New Math Class Applies Hands-On Learning


Media by Sam Hall

Jeff Wallner, math teacher, lines up wood to create the wall of a wood shed being built by the Geometry in Construction class.

Trigonometry, surface area, measurements. These are some of the units Zach Ernstrom, sophomore, is learning in his geometry class. Supplementing these units are projects such as building stairs and a shed.

Ernstrom is taking geometry; however, he is not in a typical geometry class. He is in  the Geometry in Construction class, which focuses on hands-on projects to learn material. Through the class, Ernstrom is learning the fundamentals of construction to utilize his knowledge of geometry.

“I was in the AMPED class, the Algebra I and Business credit class, my freshman year, so I had experience with a class like this,” Ernstrom said.

Ernstrom said that he wanted to take the hands-on type of class again after being introduced to the Geometry in Construction class by his AMPED teacher, who shared with them the trial run video for the new class.

Geometry in Construction, another option for students taking geometry, is a relatively new class to the RSD, having only been introduced in August of 2017.

The course was created 12 years ago at a high school in Colorado and has since then been implemented in at least 450 schools across the country.

The class is co-taught by Jeff Wallner, math teacher, and Zachary Avila, technology teacher. Wallner teaches the math portion of the class while Avila, who has a degree in architecture, focuses on the construction aspect.

The class works with both the school and the local community. Avila and Wallner said the class has built a shed to store their wood as well as a robotics table for Selvidge Middle School. Plans for the future include building Little Free Libraries for the community and teaming up with technology teacher Emily Bowdern’s Drafting Classes to build benches designed by her students.

Wallner said the class is applicable from a real-world standpoint for both the students and himself as a teacher.

“I knew that I would gain some valuable experience from the class,” he said.

Kristen Holness, sophomore, who is taking regular geometry, said at times it is “quite slow” and under-stimulating.

Holness said she understands why students would choose to take the Geometry in Construction class, but it is not the choice for her.

“That’s definitely a class that I think is important for the school to have for students who don’t really like math in that sense and would really like a representation of why we need to do it,” Holness said.

She said she enjoys the idea of a class with hands-on learning for students with this type of learning style.

This hands-on experience helps Ernstrom understand and retain geometry in a practical way.

“My favorite part is learning practical life skills and learning how to build something so that it lasts,” Ernstrom said.

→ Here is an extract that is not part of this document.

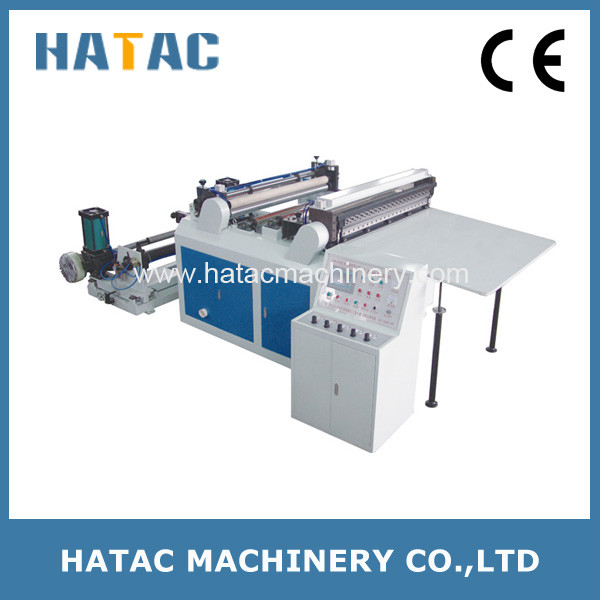 Economic Paper Reel Slitting and Sheeting Machine,Adhesive Label Sheeter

Another aspect that Ernstrom likes is the friendships that come from the class.

“Even if you came to this class and you don’t know anyone, you become pretty good friends with the people in the class because we have to have that camaraderie and work together in order to get the work done,” Ernstrom said.

He said he also has a good relationship with the teachers because in a hands-on class like Geometry in Construction, students get to know the teachers and the teachers trust them more.

Ernstrom said the class is “really fun” and recommends that more students take it .

The Geometry in Construction projects will have an impact into the future, Ernstrom said. They will be there for future students to use.